WHAT NEEDS TO BE DONE: Retype the listing below exactly, pictures removed.

RECORDS SHOWN:
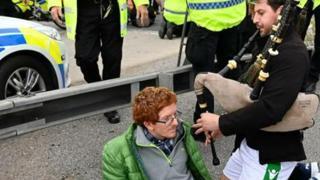 Gran Bretagna, automobilista suona la cornamusa nelle orecchie dei manifestanti che bloccano la strada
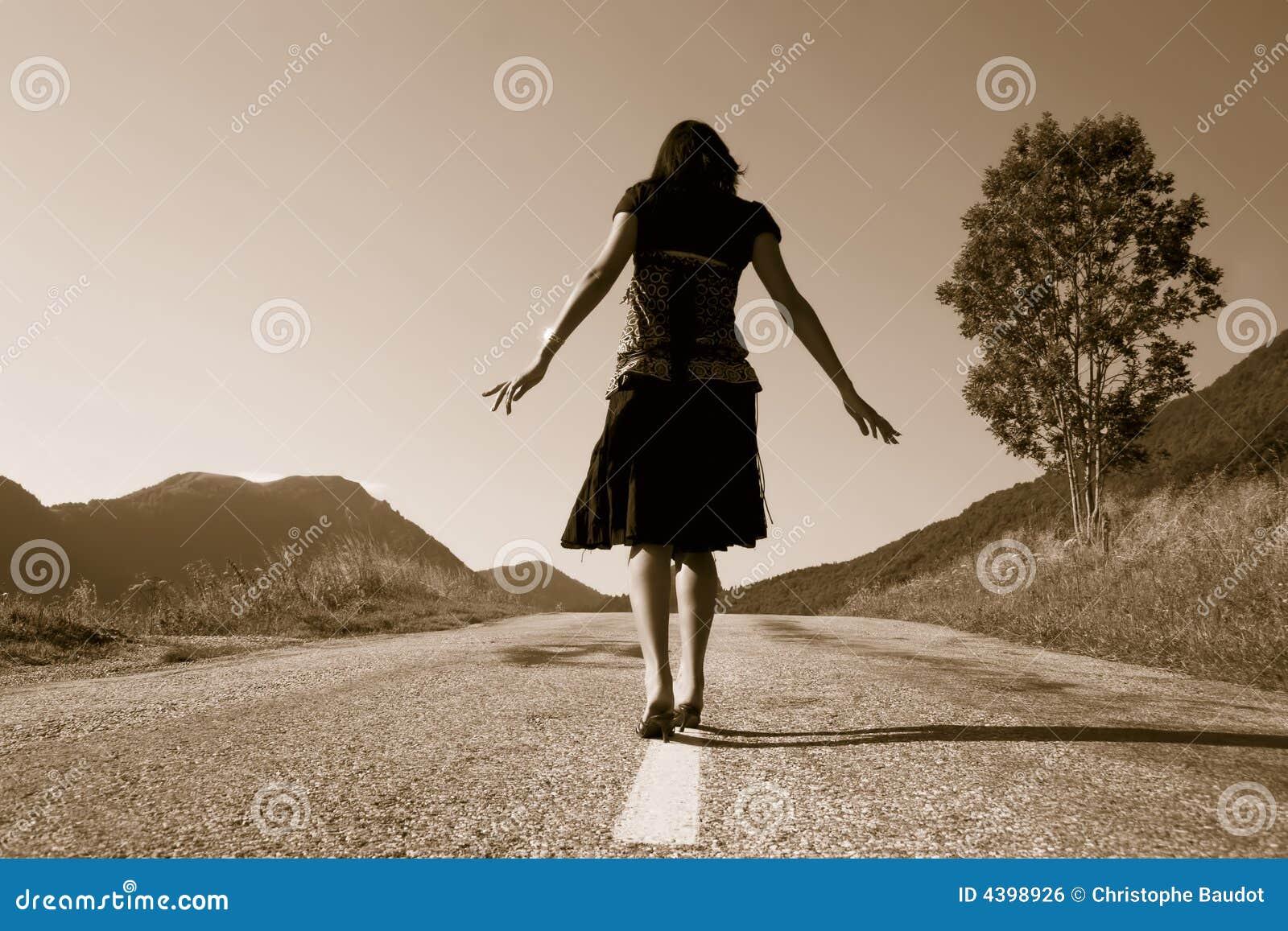 Vrouw op de weg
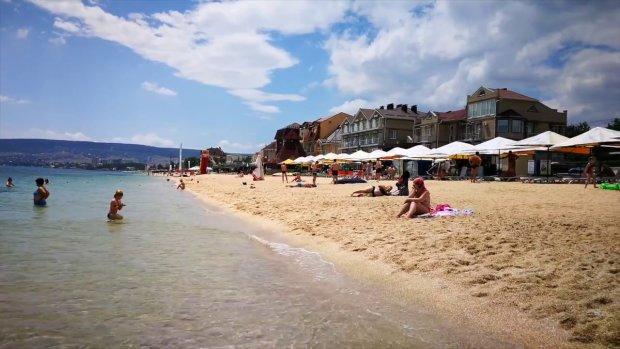 Щасливі л*йна не спостерігають: як насправді виглядають пляжі Криму в розпал літнього сезону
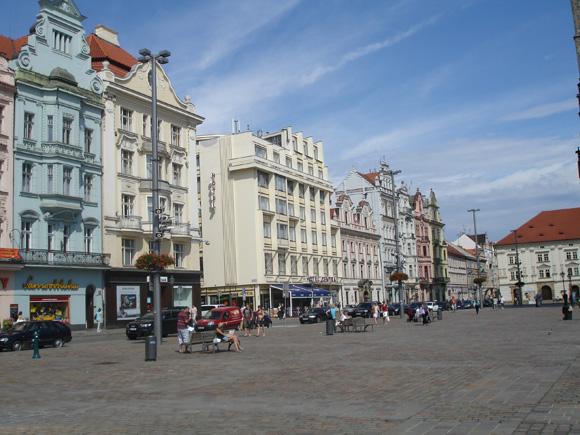 Каждый дом на площади имеет свою историю, чем-то да знаменит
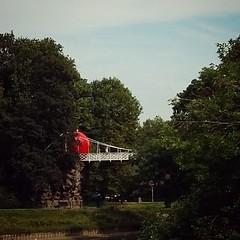 Weer een rode bal blokkade @Stadspark #Antwerp #redballproject #streetart #zva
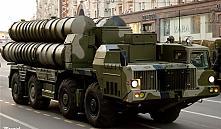 Александр Лукашенко поставил задачу создать в Беларуси ЗРК не хуже С-300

OUTPUT:
 Gran Bretagna, automobilista suona la cornamusa nelle orecchie dei manifestanti che bloccano la strada
 Vrouw op de weg
 Щасливі л*йна не спостерігають: як насправді виглядають пляжі Криму в розпал літнього сезону
 Каждый дом на площади имеет свою историю, чем-то да знаменит
 Weer een rode bal blokkade @Stadspark #Antwerp #redballproject #streetart #zva
 Александр Лукашенко поставил задачу создать в Беларуси ЗРК не хуже С-300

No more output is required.